(Exercise goal):
Copy the rows word for word, starting at the first line and ending after the line that contains "451L435 455V461H460V455L479 451V431L465". Leave the pictures out.

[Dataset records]

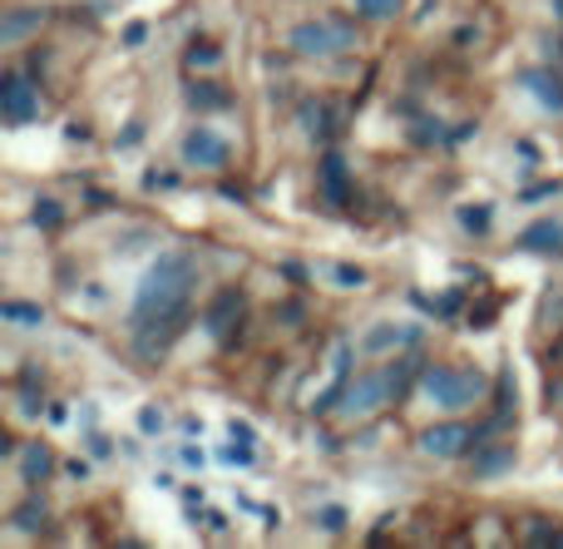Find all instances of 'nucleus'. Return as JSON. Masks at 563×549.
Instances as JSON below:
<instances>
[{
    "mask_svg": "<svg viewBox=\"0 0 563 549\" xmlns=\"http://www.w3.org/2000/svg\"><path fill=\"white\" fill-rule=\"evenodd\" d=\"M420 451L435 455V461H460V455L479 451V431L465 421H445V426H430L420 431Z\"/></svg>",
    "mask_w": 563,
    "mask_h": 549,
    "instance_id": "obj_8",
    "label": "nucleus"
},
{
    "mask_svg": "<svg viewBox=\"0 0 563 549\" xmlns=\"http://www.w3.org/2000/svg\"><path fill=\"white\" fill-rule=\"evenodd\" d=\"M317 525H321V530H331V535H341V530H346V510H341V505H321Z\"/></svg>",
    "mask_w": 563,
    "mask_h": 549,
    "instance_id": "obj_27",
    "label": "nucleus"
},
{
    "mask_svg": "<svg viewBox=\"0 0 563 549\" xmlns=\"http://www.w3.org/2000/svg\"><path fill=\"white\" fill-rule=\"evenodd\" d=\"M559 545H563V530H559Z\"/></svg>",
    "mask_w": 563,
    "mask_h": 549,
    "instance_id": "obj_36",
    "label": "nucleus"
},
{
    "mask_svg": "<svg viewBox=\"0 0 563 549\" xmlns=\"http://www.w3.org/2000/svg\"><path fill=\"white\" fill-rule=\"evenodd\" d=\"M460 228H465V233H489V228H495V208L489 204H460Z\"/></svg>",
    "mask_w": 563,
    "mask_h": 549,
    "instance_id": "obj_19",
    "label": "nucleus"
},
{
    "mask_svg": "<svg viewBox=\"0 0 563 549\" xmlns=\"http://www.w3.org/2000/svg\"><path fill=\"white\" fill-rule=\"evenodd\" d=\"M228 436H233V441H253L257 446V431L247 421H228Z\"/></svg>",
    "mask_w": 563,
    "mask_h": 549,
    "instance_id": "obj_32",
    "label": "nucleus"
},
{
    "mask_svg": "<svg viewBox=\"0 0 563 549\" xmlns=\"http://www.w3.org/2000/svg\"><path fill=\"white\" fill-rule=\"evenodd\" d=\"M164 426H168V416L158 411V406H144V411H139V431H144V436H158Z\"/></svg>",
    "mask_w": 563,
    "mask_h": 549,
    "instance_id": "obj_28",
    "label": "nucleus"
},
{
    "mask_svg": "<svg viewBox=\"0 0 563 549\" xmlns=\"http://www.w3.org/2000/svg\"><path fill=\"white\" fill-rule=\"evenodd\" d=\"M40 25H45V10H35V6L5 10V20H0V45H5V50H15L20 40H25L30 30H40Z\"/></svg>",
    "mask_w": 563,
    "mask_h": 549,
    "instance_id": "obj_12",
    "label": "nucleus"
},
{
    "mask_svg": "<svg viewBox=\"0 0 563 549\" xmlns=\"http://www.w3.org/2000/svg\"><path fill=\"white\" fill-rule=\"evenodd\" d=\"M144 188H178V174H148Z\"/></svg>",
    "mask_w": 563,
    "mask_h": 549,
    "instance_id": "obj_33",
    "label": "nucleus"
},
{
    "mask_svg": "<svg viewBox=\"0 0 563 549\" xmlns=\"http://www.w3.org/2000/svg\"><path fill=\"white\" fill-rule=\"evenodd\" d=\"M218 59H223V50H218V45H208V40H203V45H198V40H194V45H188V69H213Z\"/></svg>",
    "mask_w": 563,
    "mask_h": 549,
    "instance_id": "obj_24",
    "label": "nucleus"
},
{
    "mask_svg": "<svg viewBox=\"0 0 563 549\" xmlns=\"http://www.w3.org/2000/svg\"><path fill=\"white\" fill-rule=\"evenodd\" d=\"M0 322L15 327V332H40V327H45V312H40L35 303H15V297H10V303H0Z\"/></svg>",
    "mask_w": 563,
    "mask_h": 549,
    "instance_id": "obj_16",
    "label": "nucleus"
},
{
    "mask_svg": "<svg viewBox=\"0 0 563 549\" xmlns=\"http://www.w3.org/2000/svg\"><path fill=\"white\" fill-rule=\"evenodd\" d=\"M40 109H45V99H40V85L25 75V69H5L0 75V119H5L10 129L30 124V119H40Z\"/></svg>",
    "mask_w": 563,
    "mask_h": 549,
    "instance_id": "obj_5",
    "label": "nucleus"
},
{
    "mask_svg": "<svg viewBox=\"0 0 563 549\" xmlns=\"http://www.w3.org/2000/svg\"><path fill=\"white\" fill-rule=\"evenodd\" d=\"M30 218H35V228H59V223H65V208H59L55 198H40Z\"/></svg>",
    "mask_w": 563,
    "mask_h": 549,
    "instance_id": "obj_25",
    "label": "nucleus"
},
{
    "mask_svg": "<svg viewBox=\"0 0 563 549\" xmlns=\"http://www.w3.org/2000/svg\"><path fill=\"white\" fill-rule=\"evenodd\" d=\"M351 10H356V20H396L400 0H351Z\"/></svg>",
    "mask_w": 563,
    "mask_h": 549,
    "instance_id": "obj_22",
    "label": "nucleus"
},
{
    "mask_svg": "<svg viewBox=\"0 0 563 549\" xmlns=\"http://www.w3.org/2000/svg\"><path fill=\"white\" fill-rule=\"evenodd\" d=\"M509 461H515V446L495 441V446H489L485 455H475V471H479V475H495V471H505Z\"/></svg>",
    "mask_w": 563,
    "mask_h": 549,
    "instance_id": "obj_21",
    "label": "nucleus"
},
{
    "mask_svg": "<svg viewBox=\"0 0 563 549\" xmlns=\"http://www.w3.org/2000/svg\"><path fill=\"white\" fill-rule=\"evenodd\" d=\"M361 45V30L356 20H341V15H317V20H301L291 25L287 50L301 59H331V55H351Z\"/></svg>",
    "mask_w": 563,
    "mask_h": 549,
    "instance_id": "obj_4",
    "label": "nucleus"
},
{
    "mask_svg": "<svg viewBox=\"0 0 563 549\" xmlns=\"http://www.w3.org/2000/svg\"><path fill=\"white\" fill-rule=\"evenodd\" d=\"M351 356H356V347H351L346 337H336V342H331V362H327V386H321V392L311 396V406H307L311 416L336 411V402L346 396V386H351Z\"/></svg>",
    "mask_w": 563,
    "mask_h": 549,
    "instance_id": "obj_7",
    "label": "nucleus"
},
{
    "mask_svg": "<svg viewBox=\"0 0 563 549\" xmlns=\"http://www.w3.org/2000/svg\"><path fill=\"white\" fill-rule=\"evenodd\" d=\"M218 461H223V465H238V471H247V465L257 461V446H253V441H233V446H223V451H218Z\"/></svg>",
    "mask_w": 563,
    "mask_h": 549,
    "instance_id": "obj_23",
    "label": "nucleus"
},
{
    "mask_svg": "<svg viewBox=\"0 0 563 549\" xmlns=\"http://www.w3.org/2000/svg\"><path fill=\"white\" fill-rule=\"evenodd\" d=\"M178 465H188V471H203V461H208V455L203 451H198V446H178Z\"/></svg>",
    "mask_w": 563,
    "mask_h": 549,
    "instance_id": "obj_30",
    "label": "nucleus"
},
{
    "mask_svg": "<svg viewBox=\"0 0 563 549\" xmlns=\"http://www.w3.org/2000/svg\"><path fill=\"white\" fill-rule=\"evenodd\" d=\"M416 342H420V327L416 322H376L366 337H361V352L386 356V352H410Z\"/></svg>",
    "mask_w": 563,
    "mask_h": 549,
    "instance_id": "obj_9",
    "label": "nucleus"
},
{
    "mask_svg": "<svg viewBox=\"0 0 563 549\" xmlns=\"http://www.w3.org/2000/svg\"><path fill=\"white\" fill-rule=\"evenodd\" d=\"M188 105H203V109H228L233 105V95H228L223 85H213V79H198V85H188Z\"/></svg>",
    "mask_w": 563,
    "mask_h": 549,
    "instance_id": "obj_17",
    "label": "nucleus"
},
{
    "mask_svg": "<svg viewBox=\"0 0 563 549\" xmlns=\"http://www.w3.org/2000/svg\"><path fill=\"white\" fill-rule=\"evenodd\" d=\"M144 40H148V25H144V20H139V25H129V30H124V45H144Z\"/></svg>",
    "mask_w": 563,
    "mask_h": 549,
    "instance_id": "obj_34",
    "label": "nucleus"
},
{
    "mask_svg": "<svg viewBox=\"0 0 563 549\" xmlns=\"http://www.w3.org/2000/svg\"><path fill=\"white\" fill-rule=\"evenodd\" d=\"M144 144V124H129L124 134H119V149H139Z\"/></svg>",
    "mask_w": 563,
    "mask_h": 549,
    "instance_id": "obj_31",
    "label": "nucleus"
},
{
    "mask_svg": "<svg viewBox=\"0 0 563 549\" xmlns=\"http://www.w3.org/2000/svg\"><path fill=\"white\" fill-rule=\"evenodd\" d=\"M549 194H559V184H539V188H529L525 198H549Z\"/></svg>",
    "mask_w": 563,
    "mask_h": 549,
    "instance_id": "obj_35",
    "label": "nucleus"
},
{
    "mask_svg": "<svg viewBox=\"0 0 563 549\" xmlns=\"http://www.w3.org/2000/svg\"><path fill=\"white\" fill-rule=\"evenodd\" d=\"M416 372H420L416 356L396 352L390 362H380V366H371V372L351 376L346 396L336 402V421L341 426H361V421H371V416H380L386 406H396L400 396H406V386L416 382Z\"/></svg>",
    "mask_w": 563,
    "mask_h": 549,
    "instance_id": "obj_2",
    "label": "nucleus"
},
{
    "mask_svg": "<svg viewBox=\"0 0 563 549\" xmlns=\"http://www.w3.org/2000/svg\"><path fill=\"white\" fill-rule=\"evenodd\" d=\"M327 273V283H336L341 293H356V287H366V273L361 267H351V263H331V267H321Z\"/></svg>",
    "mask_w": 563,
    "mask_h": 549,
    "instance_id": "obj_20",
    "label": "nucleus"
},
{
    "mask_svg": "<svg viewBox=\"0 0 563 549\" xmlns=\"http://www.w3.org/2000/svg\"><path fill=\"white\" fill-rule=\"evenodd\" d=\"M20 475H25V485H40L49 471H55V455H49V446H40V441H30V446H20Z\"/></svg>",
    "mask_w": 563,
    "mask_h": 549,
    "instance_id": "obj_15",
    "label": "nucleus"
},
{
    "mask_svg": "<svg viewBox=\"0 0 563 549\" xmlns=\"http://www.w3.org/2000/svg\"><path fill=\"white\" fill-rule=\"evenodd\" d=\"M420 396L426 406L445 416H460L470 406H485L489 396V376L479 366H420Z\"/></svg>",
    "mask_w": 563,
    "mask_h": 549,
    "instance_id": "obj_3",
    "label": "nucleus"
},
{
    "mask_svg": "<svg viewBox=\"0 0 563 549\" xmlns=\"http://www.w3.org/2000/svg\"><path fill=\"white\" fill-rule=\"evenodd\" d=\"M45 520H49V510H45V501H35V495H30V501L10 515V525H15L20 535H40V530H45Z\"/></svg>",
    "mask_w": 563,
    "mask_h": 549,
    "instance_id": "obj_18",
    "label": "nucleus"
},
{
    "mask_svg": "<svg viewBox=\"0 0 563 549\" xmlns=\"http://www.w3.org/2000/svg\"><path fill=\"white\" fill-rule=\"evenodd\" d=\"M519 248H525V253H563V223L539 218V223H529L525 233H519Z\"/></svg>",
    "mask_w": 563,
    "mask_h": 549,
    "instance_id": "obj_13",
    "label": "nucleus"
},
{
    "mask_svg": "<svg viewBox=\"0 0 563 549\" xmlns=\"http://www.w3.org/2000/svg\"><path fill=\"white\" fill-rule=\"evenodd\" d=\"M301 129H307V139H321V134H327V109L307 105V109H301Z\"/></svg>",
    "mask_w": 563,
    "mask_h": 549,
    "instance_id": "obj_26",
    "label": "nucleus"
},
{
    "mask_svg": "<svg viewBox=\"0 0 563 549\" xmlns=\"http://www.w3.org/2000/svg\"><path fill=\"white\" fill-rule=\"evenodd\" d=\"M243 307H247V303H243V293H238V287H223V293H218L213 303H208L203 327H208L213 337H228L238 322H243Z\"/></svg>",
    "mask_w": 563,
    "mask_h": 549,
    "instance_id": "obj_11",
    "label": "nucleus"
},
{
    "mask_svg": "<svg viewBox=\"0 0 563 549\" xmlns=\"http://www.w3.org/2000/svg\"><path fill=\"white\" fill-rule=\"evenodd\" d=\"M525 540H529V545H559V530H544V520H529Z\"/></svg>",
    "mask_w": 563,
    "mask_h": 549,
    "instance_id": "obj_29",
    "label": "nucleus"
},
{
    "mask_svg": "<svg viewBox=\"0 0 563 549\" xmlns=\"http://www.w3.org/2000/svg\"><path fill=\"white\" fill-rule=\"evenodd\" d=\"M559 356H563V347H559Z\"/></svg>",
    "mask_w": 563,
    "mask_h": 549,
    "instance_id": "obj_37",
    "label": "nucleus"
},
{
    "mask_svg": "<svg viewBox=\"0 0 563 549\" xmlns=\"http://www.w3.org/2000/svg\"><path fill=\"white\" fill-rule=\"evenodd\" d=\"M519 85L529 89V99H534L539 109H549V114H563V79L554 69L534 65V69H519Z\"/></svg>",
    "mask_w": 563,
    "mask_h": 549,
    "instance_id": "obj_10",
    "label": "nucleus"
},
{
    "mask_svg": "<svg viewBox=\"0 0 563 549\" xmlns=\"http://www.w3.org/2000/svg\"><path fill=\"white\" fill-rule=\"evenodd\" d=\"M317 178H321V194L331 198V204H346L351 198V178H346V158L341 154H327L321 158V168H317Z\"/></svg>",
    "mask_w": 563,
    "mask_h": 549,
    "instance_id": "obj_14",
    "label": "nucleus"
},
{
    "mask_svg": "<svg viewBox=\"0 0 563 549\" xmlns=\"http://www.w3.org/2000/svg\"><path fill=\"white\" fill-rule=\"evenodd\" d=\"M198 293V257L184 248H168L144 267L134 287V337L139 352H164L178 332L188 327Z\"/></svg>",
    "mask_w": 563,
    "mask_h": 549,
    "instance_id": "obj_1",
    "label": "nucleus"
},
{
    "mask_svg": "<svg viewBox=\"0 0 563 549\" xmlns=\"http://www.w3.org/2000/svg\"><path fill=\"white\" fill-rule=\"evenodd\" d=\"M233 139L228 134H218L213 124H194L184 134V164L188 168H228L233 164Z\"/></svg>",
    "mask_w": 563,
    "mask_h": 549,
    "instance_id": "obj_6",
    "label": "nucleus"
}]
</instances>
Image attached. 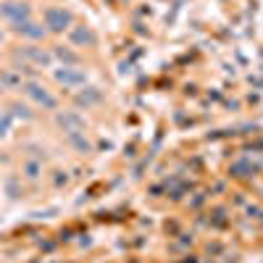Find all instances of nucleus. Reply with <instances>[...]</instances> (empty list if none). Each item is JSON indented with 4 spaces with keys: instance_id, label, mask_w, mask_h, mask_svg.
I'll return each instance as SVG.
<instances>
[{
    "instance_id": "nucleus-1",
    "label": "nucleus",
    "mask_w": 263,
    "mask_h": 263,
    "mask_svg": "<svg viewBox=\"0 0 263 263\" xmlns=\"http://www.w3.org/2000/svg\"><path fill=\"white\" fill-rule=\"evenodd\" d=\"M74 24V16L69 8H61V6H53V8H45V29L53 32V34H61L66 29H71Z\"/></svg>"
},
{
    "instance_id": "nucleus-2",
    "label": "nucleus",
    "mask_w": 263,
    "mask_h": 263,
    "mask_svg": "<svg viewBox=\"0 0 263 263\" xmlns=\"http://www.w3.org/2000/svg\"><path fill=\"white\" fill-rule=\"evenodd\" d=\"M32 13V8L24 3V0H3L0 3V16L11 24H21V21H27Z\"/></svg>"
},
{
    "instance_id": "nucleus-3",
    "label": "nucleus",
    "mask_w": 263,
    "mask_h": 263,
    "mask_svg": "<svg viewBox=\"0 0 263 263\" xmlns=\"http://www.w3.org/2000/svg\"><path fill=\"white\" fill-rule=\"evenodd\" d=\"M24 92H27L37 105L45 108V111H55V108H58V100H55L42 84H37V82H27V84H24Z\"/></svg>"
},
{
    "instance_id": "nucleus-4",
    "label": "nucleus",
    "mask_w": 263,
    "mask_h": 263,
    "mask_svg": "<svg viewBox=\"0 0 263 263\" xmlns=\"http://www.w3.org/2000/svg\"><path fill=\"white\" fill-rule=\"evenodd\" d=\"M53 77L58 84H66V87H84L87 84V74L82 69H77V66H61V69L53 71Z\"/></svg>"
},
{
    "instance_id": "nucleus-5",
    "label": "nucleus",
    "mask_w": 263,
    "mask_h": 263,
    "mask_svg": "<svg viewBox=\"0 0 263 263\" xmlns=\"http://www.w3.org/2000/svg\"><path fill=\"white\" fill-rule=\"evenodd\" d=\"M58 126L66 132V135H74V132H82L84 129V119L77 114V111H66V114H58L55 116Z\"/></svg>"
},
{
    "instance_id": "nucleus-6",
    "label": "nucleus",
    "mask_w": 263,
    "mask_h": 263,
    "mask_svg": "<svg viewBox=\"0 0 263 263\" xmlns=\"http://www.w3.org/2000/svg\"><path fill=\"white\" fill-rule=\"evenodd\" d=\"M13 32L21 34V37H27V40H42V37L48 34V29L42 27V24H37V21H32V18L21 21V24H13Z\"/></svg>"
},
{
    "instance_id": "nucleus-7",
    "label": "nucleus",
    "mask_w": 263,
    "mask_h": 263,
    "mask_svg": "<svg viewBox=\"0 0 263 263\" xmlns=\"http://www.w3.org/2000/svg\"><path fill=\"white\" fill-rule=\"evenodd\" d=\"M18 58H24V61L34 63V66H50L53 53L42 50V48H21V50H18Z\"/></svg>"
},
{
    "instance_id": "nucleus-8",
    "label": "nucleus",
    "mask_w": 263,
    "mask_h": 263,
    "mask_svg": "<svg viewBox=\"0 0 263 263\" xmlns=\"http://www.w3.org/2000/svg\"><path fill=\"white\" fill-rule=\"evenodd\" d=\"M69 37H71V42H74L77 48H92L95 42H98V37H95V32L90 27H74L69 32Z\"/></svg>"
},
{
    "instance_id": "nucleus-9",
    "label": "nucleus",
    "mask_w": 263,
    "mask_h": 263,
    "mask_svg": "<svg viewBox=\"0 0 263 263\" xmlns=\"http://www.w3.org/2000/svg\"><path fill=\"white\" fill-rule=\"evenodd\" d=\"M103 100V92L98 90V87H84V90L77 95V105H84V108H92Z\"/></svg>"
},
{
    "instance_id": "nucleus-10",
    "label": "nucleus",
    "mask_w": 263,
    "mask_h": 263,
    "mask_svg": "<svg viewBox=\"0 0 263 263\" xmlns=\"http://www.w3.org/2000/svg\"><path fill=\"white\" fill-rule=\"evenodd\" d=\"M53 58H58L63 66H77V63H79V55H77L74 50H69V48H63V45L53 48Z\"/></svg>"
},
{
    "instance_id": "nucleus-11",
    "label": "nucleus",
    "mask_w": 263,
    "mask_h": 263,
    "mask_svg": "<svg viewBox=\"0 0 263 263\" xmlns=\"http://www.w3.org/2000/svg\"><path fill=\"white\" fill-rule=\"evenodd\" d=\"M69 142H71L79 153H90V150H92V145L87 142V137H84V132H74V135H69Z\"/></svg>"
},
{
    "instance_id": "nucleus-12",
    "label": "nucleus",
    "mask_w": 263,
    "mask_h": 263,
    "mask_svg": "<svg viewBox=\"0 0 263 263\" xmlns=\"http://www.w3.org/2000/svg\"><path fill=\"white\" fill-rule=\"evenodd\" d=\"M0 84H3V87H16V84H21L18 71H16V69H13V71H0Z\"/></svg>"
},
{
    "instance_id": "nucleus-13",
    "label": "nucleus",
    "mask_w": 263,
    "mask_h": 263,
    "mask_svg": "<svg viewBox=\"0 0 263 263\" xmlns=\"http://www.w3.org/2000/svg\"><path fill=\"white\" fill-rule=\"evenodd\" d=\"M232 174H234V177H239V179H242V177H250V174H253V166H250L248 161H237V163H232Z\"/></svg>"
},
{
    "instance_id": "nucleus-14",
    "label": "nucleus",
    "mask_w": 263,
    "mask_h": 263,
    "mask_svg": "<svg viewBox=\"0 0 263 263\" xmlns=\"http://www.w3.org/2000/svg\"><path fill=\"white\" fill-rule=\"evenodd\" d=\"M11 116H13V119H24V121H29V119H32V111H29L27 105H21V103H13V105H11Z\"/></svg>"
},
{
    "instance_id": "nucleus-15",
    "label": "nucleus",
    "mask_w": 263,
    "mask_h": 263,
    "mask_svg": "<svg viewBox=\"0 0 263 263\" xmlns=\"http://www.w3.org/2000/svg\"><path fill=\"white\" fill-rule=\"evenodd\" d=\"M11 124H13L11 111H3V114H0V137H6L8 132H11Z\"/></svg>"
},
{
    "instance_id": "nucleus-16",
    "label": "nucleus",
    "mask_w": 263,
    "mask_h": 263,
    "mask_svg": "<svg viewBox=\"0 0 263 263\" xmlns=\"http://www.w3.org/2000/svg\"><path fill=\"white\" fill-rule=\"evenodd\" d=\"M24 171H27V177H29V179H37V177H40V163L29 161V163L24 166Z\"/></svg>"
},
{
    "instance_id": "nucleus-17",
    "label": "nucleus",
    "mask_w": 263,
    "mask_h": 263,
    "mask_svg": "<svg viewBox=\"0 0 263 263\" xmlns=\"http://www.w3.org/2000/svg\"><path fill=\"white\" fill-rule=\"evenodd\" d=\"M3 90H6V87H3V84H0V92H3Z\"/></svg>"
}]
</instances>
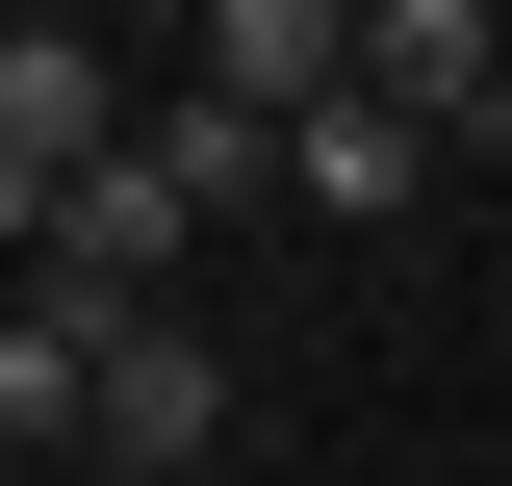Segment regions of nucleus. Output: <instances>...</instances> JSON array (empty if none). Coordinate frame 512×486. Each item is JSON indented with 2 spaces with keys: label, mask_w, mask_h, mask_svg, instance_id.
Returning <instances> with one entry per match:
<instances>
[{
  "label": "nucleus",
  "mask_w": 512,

(Task answer):
Find all instances of 'nucleus'. Return as JSON. Masks at 563×549.
Instances as JSON below:
<instances>
[{
    "mask_svg": "<svg viewBox=\"0 0 563 549\" xmlns=\"http://www.w3.org/2000/svg\"><path fill=\"white\" fill-rule=\"evenodd\" d=\"M420 451L435 455V461H460V455L479 451V431L465 421H445V426H430L420 431Z\"/></svg>",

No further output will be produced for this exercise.